# ROWS
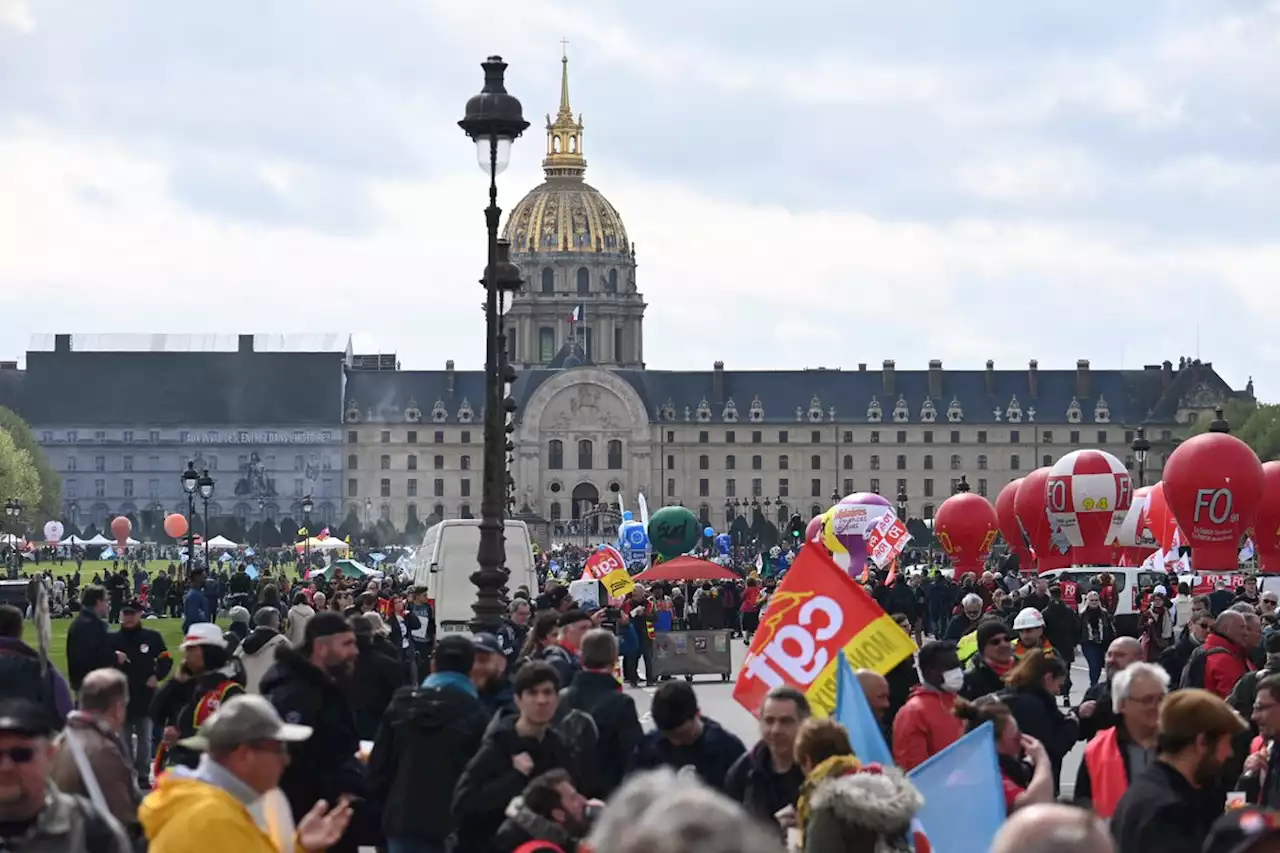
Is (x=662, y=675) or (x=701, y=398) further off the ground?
(x=701, y=398)

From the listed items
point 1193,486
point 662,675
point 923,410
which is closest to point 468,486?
point 923,410

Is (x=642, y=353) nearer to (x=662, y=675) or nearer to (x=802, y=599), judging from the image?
(x=662, y=675)

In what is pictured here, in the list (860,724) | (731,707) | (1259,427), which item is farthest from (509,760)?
(1259,427)

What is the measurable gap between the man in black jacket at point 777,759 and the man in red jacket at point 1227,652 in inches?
219

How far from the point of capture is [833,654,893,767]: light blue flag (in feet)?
28.5

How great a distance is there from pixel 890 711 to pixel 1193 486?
101 feet

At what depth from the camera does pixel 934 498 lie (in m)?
150

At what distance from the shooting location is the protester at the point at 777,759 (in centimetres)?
882

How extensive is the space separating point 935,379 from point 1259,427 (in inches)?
1685

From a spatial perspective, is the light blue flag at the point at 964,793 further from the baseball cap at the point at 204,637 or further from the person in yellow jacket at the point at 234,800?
the baseball cap at the point at 204,637

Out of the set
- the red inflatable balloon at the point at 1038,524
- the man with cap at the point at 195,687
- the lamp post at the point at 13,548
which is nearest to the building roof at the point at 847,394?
the lamp post at the point at 13,548

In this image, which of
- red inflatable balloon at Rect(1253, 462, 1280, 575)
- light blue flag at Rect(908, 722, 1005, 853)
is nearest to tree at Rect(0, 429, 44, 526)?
red inflatable balloon at Rect(1253, 462, 1280, 575)

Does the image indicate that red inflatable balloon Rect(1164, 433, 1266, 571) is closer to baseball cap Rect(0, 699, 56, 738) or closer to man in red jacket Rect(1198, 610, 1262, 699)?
man in red jacket Rect(1198, 610, 1262, 699)

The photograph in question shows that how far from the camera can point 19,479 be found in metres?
106
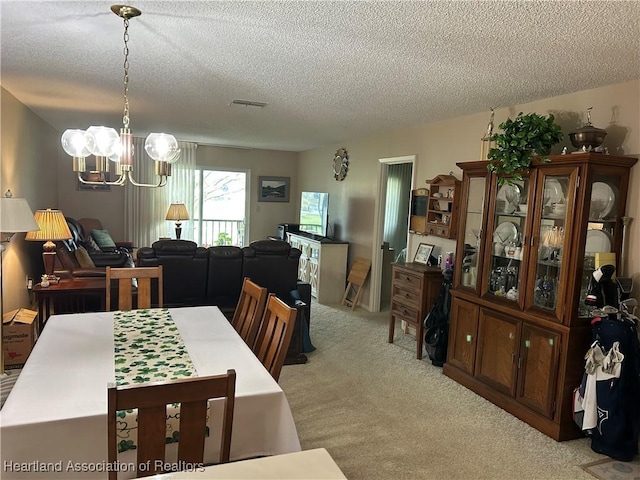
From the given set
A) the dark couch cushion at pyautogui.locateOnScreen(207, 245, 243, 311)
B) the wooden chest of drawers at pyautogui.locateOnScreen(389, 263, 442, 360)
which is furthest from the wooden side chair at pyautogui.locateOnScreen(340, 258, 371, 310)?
Answer: the dark couch cushion at pyautogui.locateOnScreen(207, 245, 243, 311)

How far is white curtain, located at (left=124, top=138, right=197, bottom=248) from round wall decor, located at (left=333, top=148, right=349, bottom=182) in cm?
286

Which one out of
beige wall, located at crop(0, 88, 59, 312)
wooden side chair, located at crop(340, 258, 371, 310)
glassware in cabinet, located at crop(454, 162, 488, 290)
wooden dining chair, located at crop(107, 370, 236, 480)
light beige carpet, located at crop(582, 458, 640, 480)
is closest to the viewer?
wooden dining chair, located at crop(107, 370, 236, 480)

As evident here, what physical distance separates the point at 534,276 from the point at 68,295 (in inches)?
156

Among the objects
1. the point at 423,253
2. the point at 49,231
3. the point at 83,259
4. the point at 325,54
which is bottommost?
the point at 83,259

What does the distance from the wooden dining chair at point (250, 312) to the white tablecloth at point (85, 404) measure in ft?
0.65

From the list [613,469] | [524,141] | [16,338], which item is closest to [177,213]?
[16,338]

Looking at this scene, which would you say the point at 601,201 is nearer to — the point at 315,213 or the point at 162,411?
the point at 162,411

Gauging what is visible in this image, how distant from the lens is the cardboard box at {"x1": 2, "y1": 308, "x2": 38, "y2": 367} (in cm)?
363

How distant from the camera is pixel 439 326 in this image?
13.8 ft

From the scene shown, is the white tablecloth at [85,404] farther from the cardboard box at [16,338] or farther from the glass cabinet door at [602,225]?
the glass cabinet door at [602,225]

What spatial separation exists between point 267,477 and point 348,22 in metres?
2.00

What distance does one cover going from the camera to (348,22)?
2227mm

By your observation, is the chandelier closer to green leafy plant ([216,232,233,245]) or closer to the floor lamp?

# WHAT IS NEEDED
Convert every line of the material above into a numbered list, omitting blank lines and the pictures.

# CORRECT RESULT
1. Is (x=662, y=675) or (x=701, y=398) further off the ground?
2. (x=701, y=398)
3. From the listed items
4. point 1193,486
5. point 662,675
6. point 923,410
7. which is closest to point 468,486?
8. point 923,410
9. Is (x=642, y=353) nearer to (x=662, y=675) or nearer to (x=802, y=599), judging from the image?
10. (x=662, y=675)
11. In what is pictured here, in the list (860,724) | (731,707) | (1259,427), which item is farthest from (509,760)?
12. (1259,427)
13. What is the measurable gap between the man in black jacket at point 777,759 and the man in red jacket at point 1227,652 in inches?
14. 219
15. How far from the point of capture is [833,654,893,767]: light blue flag (in feet)?
16. 28.5
17. How great a distance is there from pixel 890 711 to pixel 1193 486?
18. 101 feet
19. At what depth from the camera does pixel 934 498 lie (in m)?
20. 150
21. At what distance from the shooting location is the protester at the point at 777,759 (in centimetres)?
22. 882
23. How extensive is the space separating point 935,379 from point 1259,427 (in inches)?
24. 1685
25. From a spatial perspective, is the light blue flag at the point at 964,793 further from the baseball cap at the point at 204,637 or further from the person in yellow jacket at the point at 234,800?
26. the baseball cap at the point at 204,637
27. Out of the set
28. - the red inflatable balloon at the point at 1038,524
29. - the man with cap at the point at 195,687
30. - the lamp post at the point at 13,548
31. which is nearest to the building roof at the point at 847,394?
32. the lamp post at the point at 13,548
33. In this image, which of
34. - red inflatable balloon at Rect(1253, 462, 1280, 575)
35. - light blue flag at Rect(908, 722, 1005, 853)
36. is nearest to tree at Rect(0, 429, 44, 526)?
37. red inflatable balloon at Rect(1253, 462, 1280, 575)
38. Does the image indicate that red inflatable balloon Rect(1164, 433, 1266, 571) is closer to baseball cap Rect(0, 699, 56, 738) or closer to man in red jacket Rect(1198, 610, 1262, 699)?
39. man in red jacket Rect(1198, 610, 1262, 699)
40. The photograph in question shows that how far from the camera can point 19,479 be found in metres?
41. 106
42. From the given set
43. A) the dark couch cushion at pyautogui.locateOnScreen(207, 245, 243, 311)
44. B) the wooden chest of drawers at pyautogui.locateOnScreen(389, 263, 442, 360)
45. which is furthest from the wooden side chair at pyautogui.locateOnScreen(340, 258, 371, 310)?
46. Answer: the dark couch cushion at pyautogui.locateOnScreen(207, 245, 243, 311)
47. How far is white curtain, located at (left=124, top=138, right=197, bottom=248) from round wall decor, located at (left=333, top=148, right=349, bottom=182) in cm?
48. 286
49. Which one out of
50. beige wall, located at crop(0, 88, 59, 312)
51. wooden side chair, located at crop(340, 258, 371, 310)
52. glassware in cabinet, located at crop(454, 162, 488, 290)
53. wooden dining chair, located at crop(107, 370, 236, 480)
54. light beige carpet, located at crop(582, 458, 640, 480)
55. is closest to the viewer?
56. wooden dining chair, located at crop(107, 370, 236, 480)
57. As evident here, what physical distance separates the point at 534,276 from the point at 68,295 (in inches)?
58. 156
59. Among the objects
60. 1. the point at 423,253
61. 2. the point at 49,231
62. 3. the point at 83,259
63. 4. the point at 325,54
64. which is bottommost?
65. the point at 83,259
66. What does the distance from the wooden dining chair at point (250, 312) to the white tablecloth at point (85, 404) measure in ft?
67. 0.65
68. From the list [613,469] | [524,141] | [16,338], which item is closest to [177,213]?
69. [16,338]
70. Looking at this scene, which would you say the point at 601,201 is nearer to — the point at 315,213 or the point at 162,411?
71. the point at 162,411
72. Gauging what is visible in this image, how distant from the lens is the cardboard box at {"x1": 2, "y1": 308, "x2": 38, "y2": 367} (in cm)?
73. 363
74. How distant from the camera is pixel 439 326 in this image?
75. 13.8 ft
76. From the scene shown, is the white tablecloth at [85,404] farther from the cardboard box at [16,338] or farther from the glass cabinet door at [602,225]?
77. the glass cabinet door at [602,225]
78. What spatial separation exists between point 267,477 and point 348,22 in metres?
79. 2.00
80. What distance does one cover going from the camera to (348,22)?
81. 2227mm
82. By your observation, is the chandelier closer to green leafy plant ([216,232,233,245]) or closer to the floor lamp?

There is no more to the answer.